La battaglia per le carceri
Il sistema penitenziario è stato uno dei fronti sui quali Bonino e Pannella hanno investito maggiormente. L’obiettivo non era soltanto migliorare le condizioni dei detenuti, ma riportare il carcere dentro il perimetro dello Stato di diritto e della Costituzione.
Le loro iniziative hanno denunciato per anni il sovraffollamento, le condizioni degli istituti e le difficoltà dell’intera comunità penitenziaria. Al centro c’era l’idea che la privazione della libertà non potesse significare la perdita della dignità e dei diritti fondamentali.
Anche la richiesta di amnistia è stata a lungo una delle principali battaglie radicali, sostenuta attraverso marce e iniziative che coinvolsero esponenti politici di schieramenti diversi e rappresentanti del mondo cattolico.
Dall’abolizione della pena di morte ai diritti delle donne
La difesa della vita e dei diritti individuali ha attraversato molte delle battaglie internazionali di Bonino. Con la campagna per la moratoria universale sulla pena di morte ha sostenuto l’idea che lo Stato non possa affermare la giustizia attraverso la soppressione della vita.
Parallelamente, Bonino è stata una protagonista delle battaglie per i diritti delle donne, dall’autodeterminazione alla lotta contro le mutilazioni genitali femminili, fino all’impegno per le donne in Afghanistan e per i diritti umani in Iran.
La sua battaglia sull’aborto si inseriva nello stesso principio: non l’imposizione di una scelta, ma la possibilità per ogni donna di decidere liberamente e in condizioni sicure.
La giustizia internazionale
Nel 1993 Bonino fondò No Peace Without Justice, organizzazione internazionale che avrebbe avuto un ruolo nelle campagne per la costruzione della giustizia penale internazionale.
Tra gli obiettivi vi furono l’affermazione del principio secondo cui crimini di guerra, genocidi e crimini contro l’umanità non possono rimanere impuniti e la promozione della Corte penale internazionale.
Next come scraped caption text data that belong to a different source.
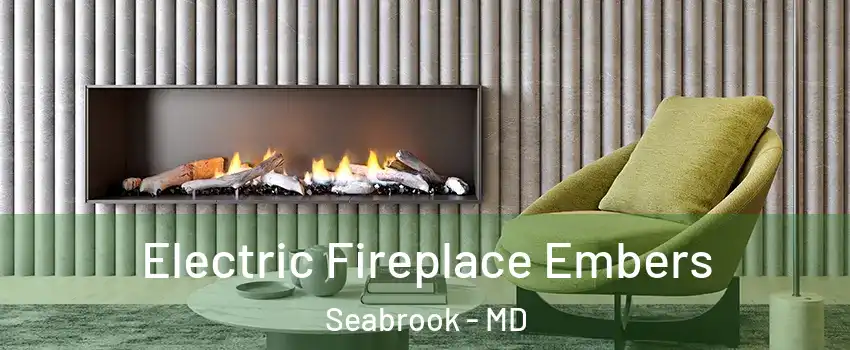 Electric Fireplace Embers Seabrook - MD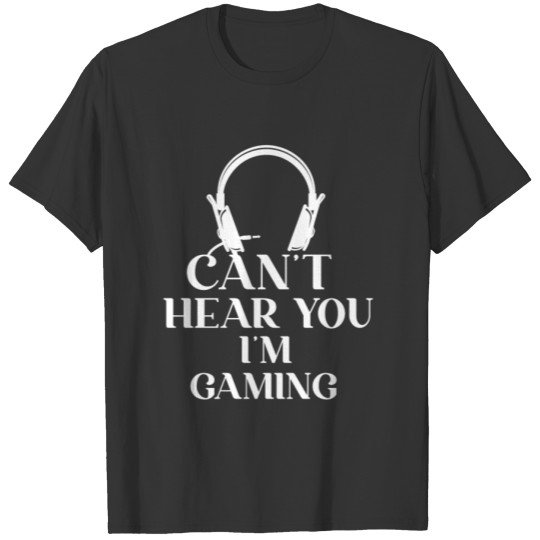 I Can't Hear You I'm Gaming Shirt Play Video Games T-shirt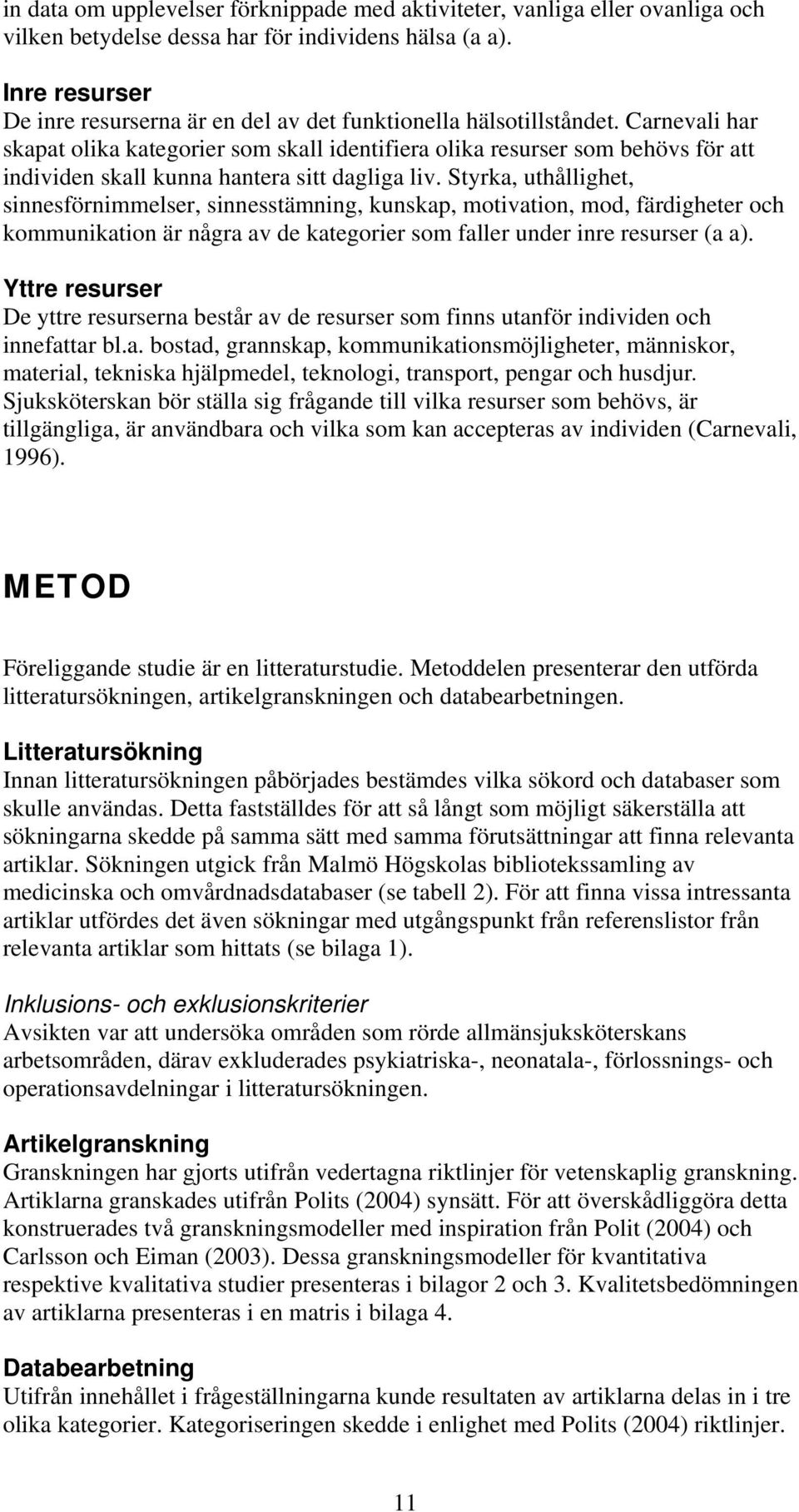 Carnevali har skapat olika kategorier som skall identifiera olika resurser som behövs för att individen skall kunna hantera sitt dagliga liv.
È una delle dimensioni meno legate alla politica italiana della sua attività, ma anche una delle più significative per comprendere la portata internazionale della sua azione.
Una figura difficile da replicare
La storia politica di Emma Bonino attraversa decenni nei quali è cambiata profondamente la politica italiana. È stata parlamentare, ministra, commissaria europea, candidata alla presidenza della Repubblica e protagonista di campagne capaci di coinvolgere mondi politici anche molto lontani tra loro.
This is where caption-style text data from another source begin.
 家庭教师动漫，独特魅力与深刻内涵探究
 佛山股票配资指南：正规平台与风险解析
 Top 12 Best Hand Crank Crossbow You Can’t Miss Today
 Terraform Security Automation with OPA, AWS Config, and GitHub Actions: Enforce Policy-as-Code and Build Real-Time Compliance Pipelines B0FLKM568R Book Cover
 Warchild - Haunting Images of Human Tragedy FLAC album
Il suo tratto distintivo è rimasto però il metodo: la centralità del diritto, l’autodeterminazione, la non violenza e la difesa delle libertà individuali.
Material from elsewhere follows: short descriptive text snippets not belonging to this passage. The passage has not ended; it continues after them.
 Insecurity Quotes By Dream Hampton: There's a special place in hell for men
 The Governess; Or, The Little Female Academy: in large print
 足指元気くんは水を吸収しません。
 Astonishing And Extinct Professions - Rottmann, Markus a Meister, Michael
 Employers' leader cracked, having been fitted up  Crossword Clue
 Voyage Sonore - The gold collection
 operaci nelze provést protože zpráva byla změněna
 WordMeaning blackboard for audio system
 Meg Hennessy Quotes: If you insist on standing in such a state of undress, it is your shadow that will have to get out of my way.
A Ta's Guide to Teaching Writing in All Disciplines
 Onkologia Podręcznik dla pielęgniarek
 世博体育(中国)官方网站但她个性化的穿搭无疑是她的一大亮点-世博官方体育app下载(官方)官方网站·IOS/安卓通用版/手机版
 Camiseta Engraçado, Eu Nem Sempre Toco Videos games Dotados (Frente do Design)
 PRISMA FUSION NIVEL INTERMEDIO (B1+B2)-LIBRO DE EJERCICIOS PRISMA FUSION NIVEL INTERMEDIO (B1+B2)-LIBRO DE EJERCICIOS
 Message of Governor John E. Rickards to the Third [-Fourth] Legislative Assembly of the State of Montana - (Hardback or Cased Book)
Una «leonessa», come è stata definita da chi le è stato vicino: una donna forte, determinata e rigorosa, che ha costruito la propria esperienza politica senza rinunciare alle battaglie considerate più difficili.
Con la sua scomparsa, l’Italia perde una protagonista che per oltre mezzo secolo ha portato i diritti civili, la libertà individuale e la difesa dello Stato di diritto al centro della scena politica.